[INPUT FOR THIS TASK]:
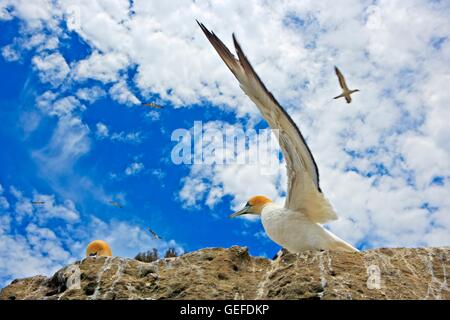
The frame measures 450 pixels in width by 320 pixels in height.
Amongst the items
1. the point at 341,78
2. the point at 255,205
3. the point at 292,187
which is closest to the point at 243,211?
the point at 255,205

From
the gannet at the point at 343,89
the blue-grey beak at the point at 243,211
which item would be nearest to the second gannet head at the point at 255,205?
the blue-grey beak at the point at 243,211

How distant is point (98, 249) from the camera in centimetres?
960

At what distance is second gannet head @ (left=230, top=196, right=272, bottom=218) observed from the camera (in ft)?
28.7

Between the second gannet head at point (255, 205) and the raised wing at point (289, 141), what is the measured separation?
0.99 metres

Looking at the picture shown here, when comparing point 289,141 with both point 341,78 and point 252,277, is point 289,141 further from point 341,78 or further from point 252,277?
point 341,78

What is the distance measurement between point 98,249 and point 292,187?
3.94 meters

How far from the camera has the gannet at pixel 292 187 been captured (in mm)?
6874

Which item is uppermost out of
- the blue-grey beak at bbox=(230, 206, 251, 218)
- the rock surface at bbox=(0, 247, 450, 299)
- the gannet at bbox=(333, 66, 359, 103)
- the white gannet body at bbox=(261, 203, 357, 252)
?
the gannet at bbox=(333, 66, 359, 103)

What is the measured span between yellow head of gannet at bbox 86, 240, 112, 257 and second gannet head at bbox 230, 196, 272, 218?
2.50 m

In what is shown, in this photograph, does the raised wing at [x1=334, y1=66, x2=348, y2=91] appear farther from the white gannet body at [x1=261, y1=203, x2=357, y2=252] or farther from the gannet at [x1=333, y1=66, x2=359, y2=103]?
the white gannet body at [x1=261, y1=203, x2=357, y2=252]

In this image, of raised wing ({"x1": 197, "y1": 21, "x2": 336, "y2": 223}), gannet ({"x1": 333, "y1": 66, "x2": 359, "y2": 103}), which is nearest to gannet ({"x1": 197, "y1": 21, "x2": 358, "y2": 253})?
raised wing ({"x1": 197, "y1": 21, "x2": 336, "y2": 223})

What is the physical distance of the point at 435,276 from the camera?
21.7 feet
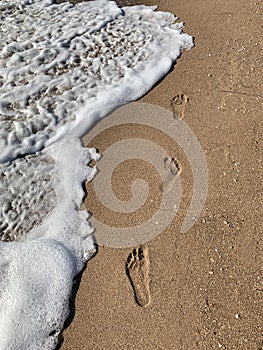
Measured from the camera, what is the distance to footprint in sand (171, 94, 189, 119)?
145 inches

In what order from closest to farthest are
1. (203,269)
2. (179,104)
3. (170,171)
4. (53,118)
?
(203,269), (170,171), (179,104), (53,118)

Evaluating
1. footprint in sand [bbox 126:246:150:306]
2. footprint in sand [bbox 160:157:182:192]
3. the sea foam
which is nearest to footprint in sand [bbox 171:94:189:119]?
the sea foam

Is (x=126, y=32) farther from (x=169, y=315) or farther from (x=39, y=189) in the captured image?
(x=169, y=315)

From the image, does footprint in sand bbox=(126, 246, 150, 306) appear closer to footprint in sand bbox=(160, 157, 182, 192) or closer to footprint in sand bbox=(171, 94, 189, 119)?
footprint in sand bbox=(160, 157, 182, 192)

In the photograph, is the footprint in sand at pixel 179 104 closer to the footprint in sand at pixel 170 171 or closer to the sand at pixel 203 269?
the sand at pixel 203 269

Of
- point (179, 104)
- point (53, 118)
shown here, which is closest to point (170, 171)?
point (179, 104)

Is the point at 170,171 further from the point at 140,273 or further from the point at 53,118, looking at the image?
the point at 53,118

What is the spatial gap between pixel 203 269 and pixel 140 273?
1.34 feet

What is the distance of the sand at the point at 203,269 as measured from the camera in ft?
7.87

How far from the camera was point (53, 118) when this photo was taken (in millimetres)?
3912

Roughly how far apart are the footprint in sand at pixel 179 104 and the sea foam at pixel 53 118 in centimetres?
38

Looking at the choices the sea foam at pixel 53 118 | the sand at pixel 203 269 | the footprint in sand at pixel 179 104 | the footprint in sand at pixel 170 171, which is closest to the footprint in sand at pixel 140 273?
the sand at pixel 203 269

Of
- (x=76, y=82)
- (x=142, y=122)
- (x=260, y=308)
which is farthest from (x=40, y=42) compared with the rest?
(x=260, y=308)

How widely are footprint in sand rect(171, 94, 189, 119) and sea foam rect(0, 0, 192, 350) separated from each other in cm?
38
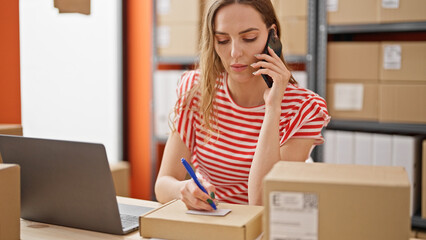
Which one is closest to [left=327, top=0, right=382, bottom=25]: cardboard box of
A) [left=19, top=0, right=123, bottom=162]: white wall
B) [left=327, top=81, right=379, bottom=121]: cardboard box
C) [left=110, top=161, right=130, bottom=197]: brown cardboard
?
[left=327, top=81, right=379, bottom=121]: cardboard box

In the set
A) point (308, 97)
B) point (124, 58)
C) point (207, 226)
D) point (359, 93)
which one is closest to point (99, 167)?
point (207, 226)

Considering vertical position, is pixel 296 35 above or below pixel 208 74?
above

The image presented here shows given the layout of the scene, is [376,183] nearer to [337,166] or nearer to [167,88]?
[337,166]

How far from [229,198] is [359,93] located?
1.40 metres

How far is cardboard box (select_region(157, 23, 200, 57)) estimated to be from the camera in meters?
Result: 3.17

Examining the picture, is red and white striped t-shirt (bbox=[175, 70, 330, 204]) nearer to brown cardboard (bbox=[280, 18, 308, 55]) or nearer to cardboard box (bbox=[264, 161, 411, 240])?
cardboard box (bbox=[264, 161, 411, 240])

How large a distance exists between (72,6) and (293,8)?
171cm

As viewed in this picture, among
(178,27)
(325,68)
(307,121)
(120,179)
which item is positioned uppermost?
(178,27)

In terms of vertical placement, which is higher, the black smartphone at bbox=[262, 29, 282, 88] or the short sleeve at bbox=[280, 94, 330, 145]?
the black smartphone at bbox=[262, 29, 282, 88]

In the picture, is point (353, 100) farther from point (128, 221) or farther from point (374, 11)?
point (128, 221)

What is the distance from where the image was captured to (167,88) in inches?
130

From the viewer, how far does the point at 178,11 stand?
3.20 metres

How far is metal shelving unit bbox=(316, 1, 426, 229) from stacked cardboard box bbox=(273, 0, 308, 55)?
0.28ft

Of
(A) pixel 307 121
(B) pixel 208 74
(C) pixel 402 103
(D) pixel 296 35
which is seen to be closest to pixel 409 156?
(C) pixel 402 103
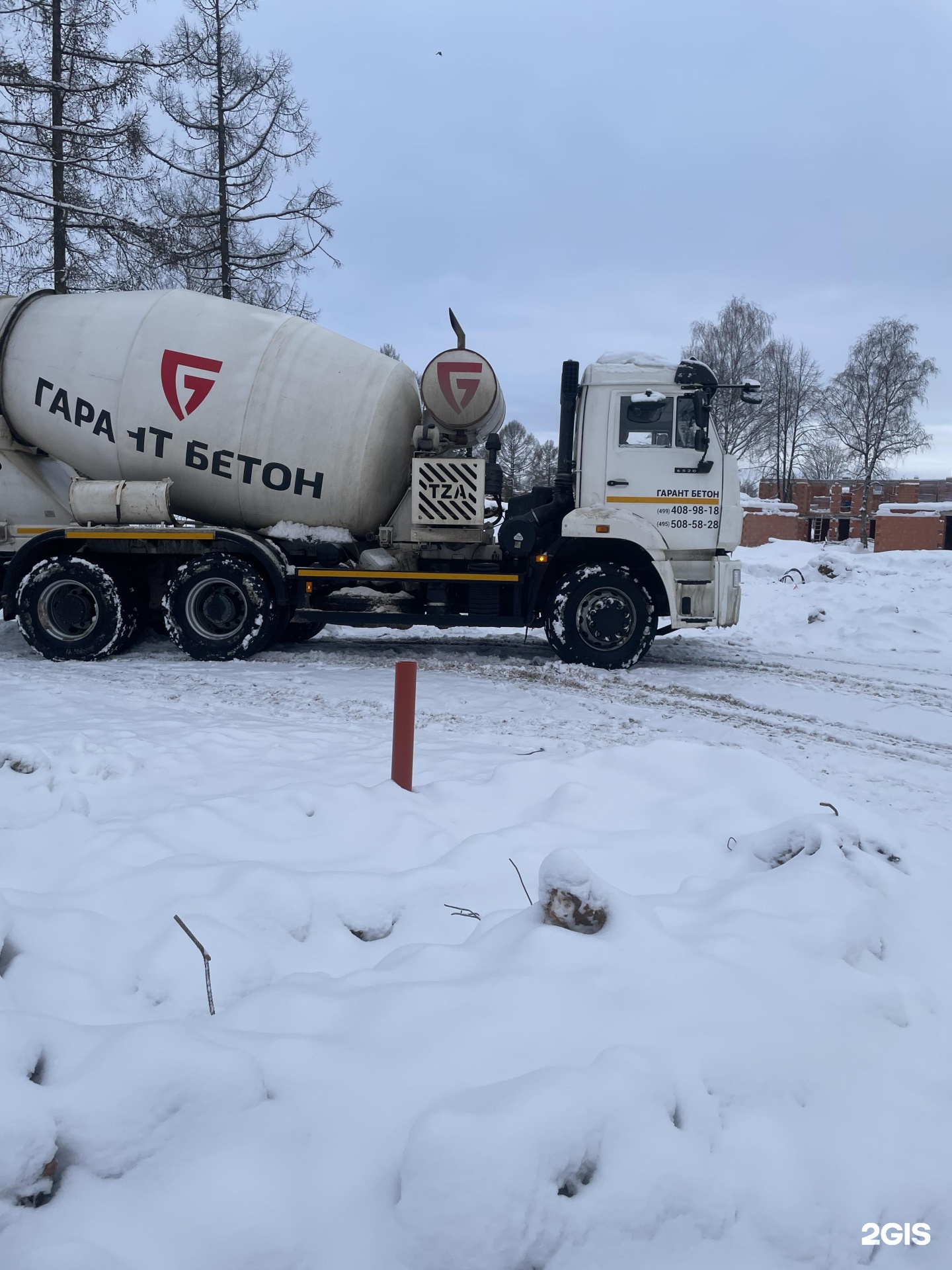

[EXERCISE REQUIREMENTS]:
Copy out all of the material above word for word, omitting the pictures.

[FULL ANSWER]:
The frame measures 450 pixels in width by 320 pixels in height.
Amongst the items
1. the point at 341,78
2. the point at 255,205
3. the point at 292,187
which is closest to the point at 243,211?
the point at 255,205

From
the gannet at the point at 343,89
the blue-grey beak at the point at 243,211
which item would be nearest to the second gannet head at the point at 255,205?
the blue-grey beak at the point at 243,211

How distant is point (98, 249) from the camera in centimetres?
960

At what distance is second gannet head @ (left=230, top=196, right=272, bottom=218) observed from the camera (in ft)?
28.7

Between the second gannet head at point (255, 205) and the raised wing at point (289, 141), what is the measured separation?
0.99 metres

Looking at the picture shown here, when comparing point 289,141 with both point 341,78 and point 252,277, is point 289,141 further from point 341,78 or further from point 252,277?
point 341,78

What is the distance measurement between point 98,249 and point 292,187?
3.94 meters

How far from the camera has the gannet at pixel 292 187 been captured (in mm)?
6874

Which item is uppermost out of
- the blue-grey beak at bbox=(230, 206, 251, 218)
- the rock surface at bbox=(0, 247, 450, 299)
- the gannet at bbox=(333, 66, 359, 103)
- the white gannet body at bbox=(261, 203, 357, 252)
?
the gannet at bbox=(333, 66, 359, 103)

What is the measured span between yellow head of gannet at bbox 86, 240, 112, 257 and second gannet head at bbox 230, 196, 272, 218?
2.50 m

In what is shown, in this photograph, does the raised wing at [x1=334, y1=66, x2=348, y2=91] appear farther from the white gannet body at [x1=261, y1=203, x2=357, y2=252] or farther from the gannet at [x1=333, y1=66, x2=359, y2=103]?
the white gannet body at [x1=261, y1=203, x2=357, y2=252]

In this image, of raised wing ({"x1": 197, "y1": 21, "x2": 336, "y2": 223}), gannet ({"x1": 333, "y1": 66, "x2": 359, "y2": 103}), which is nearest to gannet ({"x1": 197, "y1": 21, "x2": 358, "y2": 253})?
raised wing ({"x1": 197, "y1": 21, "x2": 336, "y2": 223})

What is the physical distance of the point at 435,276 from the camera?
21.7 feet
Measured from the camera, what is the distance to footprint in sand (171, 94, 189, 119)?
145 inches

In what order from closest to farthest are
1. (203,269)
2. (179,104)
3. (170,171)
4. (53,118)
?
(203,269), (170,171), (179,104), (53,118)

Evaluating
1. footprint in sand [bbox 126:246:150:306]
2. footprint in sand [bbox 160:157:182:192]
3. the sea foam
which is nearest to footprint in sand [bbox 171:94:189:119]?
the sea foam

Is (x=126, y=32) farther from (x=169, y=315) or farther from (x=39, y=189) in the captured image?
(x=169, y=315)

From the image, does footprint in sand bbox=(126, 246, 150, 306) appear closer to footprint in sand bbox=(160, 157, 182, 192) or closer to footprint in sand bbox=(171, 94, 189, 119)?
footprint in sand bbox=(160, 157, 182, 192)

In the photograph, is the footprint in sand at pixel 179 104 closer to the footprint in sand at pixel 170 171 or closer to the sand at pixel 203 269?
the sand at pixel 203 269

Of
- point (179, 104)
- point (53, 118)
shown here, which is closest to point (170, 171)?
point (179, 104)

Is the point at 170,171 further from the point at 140,273 or further from the point at 53,118, looking at the image?
the point at 53,118

What is the spatial gap between pixel 203 269 and pixel 140 273?
1.34 feet

What is the distance of the sand at the point at 203,269 as measured from the camera in ft?
7.87

How far from the camera was point (53, 118) when this photo was taken (in millimetres)?
3912

Roughly how far apart are the footprint in sand at pixel 179 104 and the sea foam at pixel 53 118 in centimetres?
38

Looking at the choices the sea foam at pixel 53 118 | the sand at pixel 203 269 | the footprint in sand at pixel 179 104 | the footprint in sand at pixel 170 171, which is closest to the footprint in sand at pixel 140 273?
the sand at pixel 203 269

Of
- (x=76, y=82)
- (x=142, y=122)
- (x=260, y=308)
which is farthest from (x=40, y=42) compared with the rest?
(x=260, y=308)

How widely are footprint in sand rect(171, 94, 189, 119) and sea foam rect(0, 0, 192, 350) separated from each other in cm?
38
Which one is closest to [left=327, top=0, right=382, bottom=25]: cardboard box of
A) [left=19, top=0, right=123, bottom=162]: white wall
B) [left=327, top=81, right=379, bottom=121]: cardboard box
C) [left=110, top=161, right=130, bottom=197]: brown cardboard
?
[left=327, top=81, right=379, bottom=121]: cardboard box

In the set
A) point (308, 97)
B) point (124, 58)
C) point (207, 226)
D) point (359, 93)
which one is closest to point (99, 167)?
point (207, 226)

Considering vertical position, is pixel 296 35 above or below pixel 208 74?
above

The image presented here shows given the layout of the scene, is [376,183] nearer to [337,166] or nearer to [167,88]?
[337,166]

How far from [229,198] is [359,93] located?
1.40 metres

How far is cardboard box (select_region(157, 23, 200, 57)) estimated to be from the camera in meters?
Result: 3.17

Examining the picture, is red and white striped t-shirt (bbox=[175, 70, 330, 204]) nearer to brown cardboard (bbox=[280, 18, 308, 55]) or nearer to cardboard box (bbox=[264, 161, 411, 240])?
cardboard box (bbox=[264, 161, 411, 240])

How large a distance exists between (72,6) and (293,8)?
171cm

As viewed in this picture, among
(178,27)
(325,68)
(307,121)
(120,179)
which item is positioned uppermost?
(178,27)

In terms of vertical placement, which is higher, the black smartphone at bbox=[262, 29, 282, 88] or the short sleeve at bbox=[280, 94, 330, 145]?
the black smartphone at bbox=[262, 29, 282, 88]

In the picture, is point (353, 100) farther from point (128, 221) or farther from point (374, 11)?
point (128, 221)

What is the distance from where the image was captured to (167,88) in inches?
130

From the viewer, how far does the point at 178,11 stand?
3.20 metres

How far is metal shelving unit bbox=(316, 1, 426, 229) from stacked cardboard box bbox=(273, 0, 308, 55)?
0.28ft

Of
(A) pixel 307 121
(B) pixel 208 74
(C) pixel 402 103
(D) pixel 296 35
which is seen to be closest to pixel 409 156?
(C) pixel 402 103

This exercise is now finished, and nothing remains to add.